- Location: Tweed, Hastings County and Addington Highlands, Lennox and Addington County, Ontario
- Coordinates: 44°44′04″N 77°16′17″W﻿ / ﻿44.73444°N 77.27139°W
- Primary inflows: Partridge Creek
- Primary outflows: Partridge Creek
- Basin countries: Canada
- Max. length: 6.1 km (3.8 mi)
- Max. width: 1.3 km (0.81 mi)
- Surface area: 4.1 km^{2} (1.6 sq mi)
- Shore length^{1}: 23 km (14 mi)
- Surface elevation: 259 m (850 ft)
- Frozen: Frozen in winter

= Deerock Lake =

Lake in Ontario, Canada

Deerock Lake is a lake in the Moira River in Tweed, Hastings County and Addington Highlands, Lennox and Addington County in Ontario, Canada.

The lake is about 6.1 km long and 1.3 km wide and lies at an elevation of 259 m about 5 km west of the community of Northbrook on Ontario Highway 41 and about 5 km north of the village of Flinton. Only the southwest tip of the lake lies in Tweed, Hastings County. The small Deerock Conservation Area operated by Quinte Conservation at the southeast of the lake and at the end of Deer Rock Lake Road, provides public access to the lake, and includes parking ($10/day) and a boat launch.

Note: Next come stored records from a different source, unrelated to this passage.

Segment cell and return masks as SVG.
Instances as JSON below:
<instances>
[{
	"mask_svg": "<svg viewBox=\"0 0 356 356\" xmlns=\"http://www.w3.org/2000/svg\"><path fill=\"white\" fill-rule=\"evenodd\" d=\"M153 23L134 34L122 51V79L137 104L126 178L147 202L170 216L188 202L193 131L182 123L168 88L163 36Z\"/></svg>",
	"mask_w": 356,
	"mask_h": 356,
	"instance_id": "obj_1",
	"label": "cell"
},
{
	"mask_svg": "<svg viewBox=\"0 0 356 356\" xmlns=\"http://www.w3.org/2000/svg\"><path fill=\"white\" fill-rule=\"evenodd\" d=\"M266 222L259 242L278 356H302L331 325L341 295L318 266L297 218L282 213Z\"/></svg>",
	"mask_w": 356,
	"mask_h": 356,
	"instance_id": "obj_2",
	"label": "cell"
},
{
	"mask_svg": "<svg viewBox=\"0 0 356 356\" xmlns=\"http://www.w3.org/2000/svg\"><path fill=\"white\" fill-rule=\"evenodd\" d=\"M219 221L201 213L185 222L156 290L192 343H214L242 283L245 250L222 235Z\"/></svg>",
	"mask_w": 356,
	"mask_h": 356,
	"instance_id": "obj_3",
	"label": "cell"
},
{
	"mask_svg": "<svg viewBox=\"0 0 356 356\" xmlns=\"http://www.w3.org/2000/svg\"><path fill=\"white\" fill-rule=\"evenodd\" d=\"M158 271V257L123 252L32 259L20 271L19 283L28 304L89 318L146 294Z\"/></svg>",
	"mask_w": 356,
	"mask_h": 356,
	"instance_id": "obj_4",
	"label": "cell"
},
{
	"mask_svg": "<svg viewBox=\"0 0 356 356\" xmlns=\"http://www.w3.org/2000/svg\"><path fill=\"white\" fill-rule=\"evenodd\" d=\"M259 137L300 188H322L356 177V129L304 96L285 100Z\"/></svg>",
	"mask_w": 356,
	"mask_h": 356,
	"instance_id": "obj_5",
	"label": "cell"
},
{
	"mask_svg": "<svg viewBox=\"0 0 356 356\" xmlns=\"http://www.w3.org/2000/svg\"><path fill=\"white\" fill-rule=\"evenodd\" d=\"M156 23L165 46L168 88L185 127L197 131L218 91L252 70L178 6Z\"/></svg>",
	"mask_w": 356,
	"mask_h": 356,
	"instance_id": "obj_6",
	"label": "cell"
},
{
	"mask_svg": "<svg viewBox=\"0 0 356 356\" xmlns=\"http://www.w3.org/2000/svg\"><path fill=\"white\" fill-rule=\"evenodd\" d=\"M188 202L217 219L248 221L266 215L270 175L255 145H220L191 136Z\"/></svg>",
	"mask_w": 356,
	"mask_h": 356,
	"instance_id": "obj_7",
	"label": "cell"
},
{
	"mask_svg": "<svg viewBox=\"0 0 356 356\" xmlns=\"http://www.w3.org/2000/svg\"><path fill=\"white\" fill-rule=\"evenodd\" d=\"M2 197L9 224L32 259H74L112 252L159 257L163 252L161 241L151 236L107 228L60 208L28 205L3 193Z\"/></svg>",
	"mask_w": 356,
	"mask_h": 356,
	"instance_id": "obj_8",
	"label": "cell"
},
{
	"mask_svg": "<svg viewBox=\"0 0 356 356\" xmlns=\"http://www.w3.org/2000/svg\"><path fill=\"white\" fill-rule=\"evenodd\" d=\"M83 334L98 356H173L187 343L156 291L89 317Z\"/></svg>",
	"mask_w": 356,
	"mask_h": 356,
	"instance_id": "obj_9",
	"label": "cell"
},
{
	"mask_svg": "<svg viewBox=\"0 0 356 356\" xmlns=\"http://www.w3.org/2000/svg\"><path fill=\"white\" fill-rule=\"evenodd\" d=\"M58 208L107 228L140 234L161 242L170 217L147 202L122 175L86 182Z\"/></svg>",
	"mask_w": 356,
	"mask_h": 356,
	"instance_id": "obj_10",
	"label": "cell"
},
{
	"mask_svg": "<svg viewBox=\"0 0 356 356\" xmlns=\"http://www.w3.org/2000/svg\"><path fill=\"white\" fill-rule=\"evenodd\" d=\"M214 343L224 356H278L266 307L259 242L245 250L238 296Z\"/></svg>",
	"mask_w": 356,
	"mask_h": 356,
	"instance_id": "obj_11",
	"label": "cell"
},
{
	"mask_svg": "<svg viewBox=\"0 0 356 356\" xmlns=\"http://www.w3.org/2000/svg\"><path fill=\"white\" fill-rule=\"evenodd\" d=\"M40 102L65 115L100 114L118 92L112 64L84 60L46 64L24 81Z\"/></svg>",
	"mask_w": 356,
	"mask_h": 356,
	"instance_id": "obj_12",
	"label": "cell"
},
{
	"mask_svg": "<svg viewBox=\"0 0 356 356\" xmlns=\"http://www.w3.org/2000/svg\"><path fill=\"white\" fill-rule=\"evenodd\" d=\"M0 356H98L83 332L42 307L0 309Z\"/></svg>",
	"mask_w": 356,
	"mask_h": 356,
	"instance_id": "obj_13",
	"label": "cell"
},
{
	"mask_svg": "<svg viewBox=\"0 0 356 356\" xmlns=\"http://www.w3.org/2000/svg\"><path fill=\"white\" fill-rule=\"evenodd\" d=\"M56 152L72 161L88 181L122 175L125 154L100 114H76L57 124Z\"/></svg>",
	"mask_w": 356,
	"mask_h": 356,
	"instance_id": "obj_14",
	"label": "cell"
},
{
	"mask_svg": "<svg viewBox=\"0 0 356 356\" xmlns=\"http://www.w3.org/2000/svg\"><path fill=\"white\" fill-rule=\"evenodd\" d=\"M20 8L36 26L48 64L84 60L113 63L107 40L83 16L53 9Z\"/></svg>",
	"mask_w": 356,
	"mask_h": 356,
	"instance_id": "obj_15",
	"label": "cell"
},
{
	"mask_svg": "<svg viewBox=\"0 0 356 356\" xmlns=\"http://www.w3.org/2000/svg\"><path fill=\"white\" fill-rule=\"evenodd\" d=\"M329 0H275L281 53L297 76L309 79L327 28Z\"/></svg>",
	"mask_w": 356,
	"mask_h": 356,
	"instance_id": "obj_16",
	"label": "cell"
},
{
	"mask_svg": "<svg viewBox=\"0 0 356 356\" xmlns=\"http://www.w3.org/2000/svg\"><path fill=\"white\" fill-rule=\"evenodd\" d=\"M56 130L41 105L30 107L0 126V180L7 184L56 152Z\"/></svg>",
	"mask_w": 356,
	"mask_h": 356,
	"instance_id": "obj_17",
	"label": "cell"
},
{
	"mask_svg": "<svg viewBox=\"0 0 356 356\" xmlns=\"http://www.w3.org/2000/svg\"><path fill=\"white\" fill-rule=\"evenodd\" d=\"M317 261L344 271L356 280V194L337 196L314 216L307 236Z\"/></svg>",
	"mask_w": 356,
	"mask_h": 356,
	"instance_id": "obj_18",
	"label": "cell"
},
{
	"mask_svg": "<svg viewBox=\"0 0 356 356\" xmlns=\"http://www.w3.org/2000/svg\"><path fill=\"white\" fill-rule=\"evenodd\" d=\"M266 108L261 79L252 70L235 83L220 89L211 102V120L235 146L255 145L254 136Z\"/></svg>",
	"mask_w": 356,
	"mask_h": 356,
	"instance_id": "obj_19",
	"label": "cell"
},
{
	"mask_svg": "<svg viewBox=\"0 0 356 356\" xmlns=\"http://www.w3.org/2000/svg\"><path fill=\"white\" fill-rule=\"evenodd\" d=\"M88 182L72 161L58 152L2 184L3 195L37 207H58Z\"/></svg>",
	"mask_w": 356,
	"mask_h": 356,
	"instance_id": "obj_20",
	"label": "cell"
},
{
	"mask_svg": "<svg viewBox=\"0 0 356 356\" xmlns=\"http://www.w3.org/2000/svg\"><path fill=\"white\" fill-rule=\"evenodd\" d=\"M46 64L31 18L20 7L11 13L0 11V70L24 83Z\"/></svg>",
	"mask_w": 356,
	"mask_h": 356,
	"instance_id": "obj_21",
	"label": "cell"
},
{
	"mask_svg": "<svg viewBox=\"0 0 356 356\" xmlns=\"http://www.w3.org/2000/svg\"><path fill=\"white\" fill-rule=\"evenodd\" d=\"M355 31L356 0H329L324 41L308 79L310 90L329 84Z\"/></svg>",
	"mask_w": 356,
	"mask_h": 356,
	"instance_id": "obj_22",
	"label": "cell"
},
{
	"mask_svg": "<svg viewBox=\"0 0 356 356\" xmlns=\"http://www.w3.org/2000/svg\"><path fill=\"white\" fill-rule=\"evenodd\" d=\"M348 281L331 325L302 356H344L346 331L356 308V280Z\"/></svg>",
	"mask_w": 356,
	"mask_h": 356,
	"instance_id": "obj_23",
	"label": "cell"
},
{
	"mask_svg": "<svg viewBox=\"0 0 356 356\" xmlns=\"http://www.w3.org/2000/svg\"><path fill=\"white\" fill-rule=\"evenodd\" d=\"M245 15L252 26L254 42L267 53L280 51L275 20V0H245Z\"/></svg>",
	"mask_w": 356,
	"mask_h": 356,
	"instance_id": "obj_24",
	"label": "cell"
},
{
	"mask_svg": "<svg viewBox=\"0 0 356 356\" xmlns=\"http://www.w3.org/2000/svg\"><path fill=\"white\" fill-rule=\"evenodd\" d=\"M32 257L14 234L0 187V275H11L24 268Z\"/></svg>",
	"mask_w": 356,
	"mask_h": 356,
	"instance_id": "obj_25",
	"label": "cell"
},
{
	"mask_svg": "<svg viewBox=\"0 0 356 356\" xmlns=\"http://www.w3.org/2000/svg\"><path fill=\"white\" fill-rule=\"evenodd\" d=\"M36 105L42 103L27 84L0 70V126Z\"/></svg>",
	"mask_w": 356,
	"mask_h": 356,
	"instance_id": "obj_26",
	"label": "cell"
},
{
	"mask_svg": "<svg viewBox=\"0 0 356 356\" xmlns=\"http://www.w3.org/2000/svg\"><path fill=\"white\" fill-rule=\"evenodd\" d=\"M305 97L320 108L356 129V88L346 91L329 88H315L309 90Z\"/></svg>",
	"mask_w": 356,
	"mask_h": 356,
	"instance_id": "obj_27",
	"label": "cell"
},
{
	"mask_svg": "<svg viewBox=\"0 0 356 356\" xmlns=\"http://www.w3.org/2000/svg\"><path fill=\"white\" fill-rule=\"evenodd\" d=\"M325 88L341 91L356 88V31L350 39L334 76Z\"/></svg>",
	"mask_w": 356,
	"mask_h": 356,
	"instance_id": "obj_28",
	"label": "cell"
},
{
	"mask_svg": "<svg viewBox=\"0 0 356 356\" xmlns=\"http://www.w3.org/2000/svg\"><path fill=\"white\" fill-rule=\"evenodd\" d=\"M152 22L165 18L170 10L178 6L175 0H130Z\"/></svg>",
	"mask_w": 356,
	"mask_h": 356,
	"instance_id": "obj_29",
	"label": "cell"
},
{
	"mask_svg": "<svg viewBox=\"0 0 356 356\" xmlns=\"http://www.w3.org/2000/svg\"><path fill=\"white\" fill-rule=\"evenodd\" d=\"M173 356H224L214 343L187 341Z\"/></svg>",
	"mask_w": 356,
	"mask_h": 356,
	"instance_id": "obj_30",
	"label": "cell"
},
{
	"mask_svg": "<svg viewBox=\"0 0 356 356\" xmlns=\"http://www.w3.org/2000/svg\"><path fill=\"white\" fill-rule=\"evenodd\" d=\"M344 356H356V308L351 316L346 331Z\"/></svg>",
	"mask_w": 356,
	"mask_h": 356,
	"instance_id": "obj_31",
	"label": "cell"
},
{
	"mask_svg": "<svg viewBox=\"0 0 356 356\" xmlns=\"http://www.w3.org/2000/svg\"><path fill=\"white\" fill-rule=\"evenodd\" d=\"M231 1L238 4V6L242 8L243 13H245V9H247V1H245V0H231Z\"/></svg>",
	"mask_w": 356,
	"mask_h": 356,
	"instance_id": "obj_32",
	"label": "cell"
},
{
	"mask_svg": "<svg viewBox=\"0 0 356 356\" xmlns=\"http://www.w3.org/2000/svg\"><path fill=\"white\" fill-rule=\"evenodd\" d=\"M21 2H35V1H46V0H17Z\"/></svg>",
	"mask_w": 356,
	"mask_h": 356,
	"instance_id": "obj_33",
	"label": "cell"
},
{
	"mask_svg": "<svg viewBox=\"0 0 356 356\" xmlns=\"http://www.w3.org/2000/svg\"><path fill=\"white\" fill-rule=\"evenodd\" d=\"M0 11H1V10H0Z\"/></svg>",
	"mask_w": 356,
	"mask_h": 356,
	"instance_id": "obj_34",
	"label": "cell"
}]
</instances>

The primary inflow is Partridge Creek at the northwest. There are also eight unnamed creek secondary inflows at the west, northwest, three at north including one from Twin Lakes, and three at the south, including one from Denis Lake. Partridge Creek is also the primary outflow at the east end of the lake, controlled by the Deerock Dam. The creek flows via the Skootamatta River and Moira River into the Bay of Quinte on Lake Ontario at Belleville.

Camping areas have been limited as of 2015 and 'at large' camping outside of designated spots forbidden. As a result, availability is not assured as spots are on a first come basis especially during peak season.